[Excerpt from a dataset]
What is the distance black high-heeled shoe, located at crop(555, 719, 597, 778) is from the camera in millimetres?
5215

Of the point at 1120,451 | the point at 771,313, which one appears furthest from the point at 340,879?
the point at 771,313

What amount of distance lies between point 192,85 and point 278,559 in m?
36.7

• **TASK TO CARRY OUT**: Copy out the rows word for word, starting with the line containing "Of the point" and going on through the final row.

• **ANSWER FOR THIS EXERCISE**:
Of the point at 1120,451 | the point at 771,313, which one appears furthest from the point at 340,879?
the point at 771,313

What amount of distance lies between point 192,85 and point 278,559 in m?
36.7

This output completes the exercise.